Answer these questions using the hub firmware thread below.
(a) What kind of forwarding address does the first post say Samsung requires before servicing hubs and sensors under warranty?
(b) Which update does the reply call one of the most complicated to date?
(c) According to the last post, which hubs did the issue affect?

### SUPPLIED TEXT
* * *

It’s kind of scary to know that a bad firmware update roll-out can end up bricking your hub for good. Having to re-do all my configuration on a new hub wouldn’t be my main concern though (since I don’t have that many sensors) but rather the fact that I live in Europe but not in the UK, and Samsung actively refuses to service hubs and sensors still under warranty unless you have an UK or US forwarding address (which I don’t). So I guess my question is: Should my hub get bricked like this, would Samsung actually step in and provide a full replacement service, free of charge, regardless or where I live? Otherwise give me the option to manually defer firmware updates to my hub until I can be reasonably sure that it won’t cause issues (eg. a few weeks later than the rest).

1 Like

This is a totally fair question. The short answer is that we won’t know that all the issues have been sorted out until we put the changes to the ultimate test - updating the fleet of production hubs. We put the latest firmware through many, many hours of test internally across development hubs and internal beta users. We then put it through many more hours of tests with a customer beta. And yet issues still come out because a Hub has just the right combination of hardware state + installed software + cosmic radiation + internal dust-bunnies that it triggers some new error state that we hadn’t considered.

The 17.11/17.12 update is unusual in that one of the most complicated updates to date. The reason we want to release it as soon as we can though is that, once it is applied, it will be a significant boon to being able to release future updates in a safe way. We don’t want a “brick” any more than you do, and this is a significant step to getting there. Unfortunately, we need to use the riskier legacy update mechanism one more time on the way to a much better place.

3 Likes

Please keep working with our support team - your offline hub is a v1 hub and was not affected by this issue, which only affected v2 hubs.

* * *

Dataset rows

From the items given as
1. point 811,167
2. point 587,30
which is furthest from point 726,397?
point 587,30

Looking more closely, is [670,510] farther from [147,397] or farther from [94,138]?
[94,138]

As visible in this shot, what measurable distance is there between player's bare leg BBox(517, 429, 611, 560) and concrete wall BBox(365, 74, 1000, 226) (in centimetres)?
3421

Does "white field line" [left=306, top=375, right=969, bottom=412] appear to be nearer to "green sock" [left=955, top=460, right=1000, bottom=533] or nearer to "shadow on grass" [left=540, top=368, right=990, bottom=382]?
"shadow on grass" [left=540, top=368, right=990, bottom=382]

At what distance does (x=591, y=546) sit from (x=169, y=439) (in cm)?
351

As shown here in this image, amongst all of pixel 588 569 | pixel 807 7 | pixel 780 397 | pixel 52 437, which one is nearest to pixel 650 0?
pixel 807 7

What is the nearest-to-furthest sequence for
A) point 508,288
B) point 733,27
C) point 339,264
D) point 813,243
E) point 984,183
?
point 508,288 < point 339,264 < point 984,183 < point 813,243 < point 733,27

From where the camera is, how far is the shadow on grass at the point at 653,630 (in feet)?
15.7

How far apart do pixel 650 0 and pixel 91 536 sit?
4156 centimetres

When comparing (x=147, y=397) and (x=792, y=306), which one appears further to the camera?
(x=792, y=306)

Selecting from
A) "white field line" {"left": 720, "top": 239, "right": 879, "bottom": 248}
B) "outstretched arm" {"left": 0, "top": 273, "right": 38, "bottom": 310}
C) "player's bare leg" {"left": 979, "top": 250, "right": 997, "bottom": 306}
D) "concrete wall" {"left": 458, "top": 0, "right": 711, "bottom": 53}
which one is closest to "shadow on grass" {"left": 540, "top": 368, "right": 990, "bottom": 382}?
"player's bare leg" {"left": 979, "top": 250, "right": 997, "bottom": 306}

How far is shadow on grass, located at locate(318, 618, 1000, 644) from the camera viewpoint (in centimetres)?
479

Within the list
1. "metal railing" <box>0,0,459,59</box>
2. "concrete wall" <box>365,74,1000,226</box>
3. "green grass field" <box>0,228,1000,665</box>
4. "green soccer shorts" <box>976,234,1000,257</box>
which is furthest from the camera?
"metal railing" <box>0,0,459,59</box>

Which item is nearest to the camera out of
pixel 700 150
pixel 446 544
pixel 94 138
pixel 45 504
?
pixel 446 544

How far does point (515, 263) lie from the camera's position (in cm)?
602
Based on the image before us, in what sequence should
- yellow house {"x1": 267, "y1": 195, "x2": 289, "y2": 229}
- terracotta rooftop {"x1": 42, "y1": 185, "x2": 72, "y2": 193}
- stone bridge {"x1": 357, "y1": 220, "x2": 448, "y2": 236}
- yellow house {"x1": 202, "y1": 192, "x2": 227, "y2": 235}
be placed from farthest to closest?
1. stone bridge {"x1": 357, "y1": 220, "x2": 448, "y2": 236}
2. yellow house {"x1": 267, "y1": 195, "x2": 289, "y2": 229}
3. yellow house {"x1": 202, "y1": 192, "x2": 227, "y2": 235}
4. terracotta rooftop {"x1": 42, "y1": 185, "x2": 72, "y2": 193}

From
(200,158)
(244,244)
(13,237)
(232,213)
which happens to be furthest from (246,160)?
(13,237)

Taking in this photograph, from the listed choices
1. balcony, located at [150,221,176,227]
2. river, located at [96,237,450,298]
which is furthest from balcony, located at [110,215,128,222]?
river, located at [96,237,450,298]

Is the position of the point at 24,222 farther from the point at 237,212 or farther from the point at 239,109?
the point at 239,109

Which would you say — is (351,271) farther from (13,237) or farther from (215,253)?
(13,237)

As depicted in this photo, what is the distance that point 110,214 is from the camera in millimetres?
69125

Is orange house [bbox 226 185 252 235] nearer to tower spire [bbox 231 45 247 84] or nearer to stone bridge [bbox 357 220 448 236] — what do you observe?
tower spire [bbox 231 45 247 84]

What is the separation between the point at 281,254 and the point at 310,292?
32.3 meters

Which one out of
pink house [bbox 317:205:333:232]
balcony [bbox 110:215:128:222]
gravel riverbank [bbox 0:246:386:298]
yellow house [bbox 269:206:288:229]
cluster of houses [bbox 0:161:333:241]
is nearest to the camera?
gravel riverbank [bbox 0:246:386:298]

* * *

### TASK ANSWER
(a) A UK or US forwarding address.
(b) The 17.11/17.12 update.
(c) Only v2 hubs.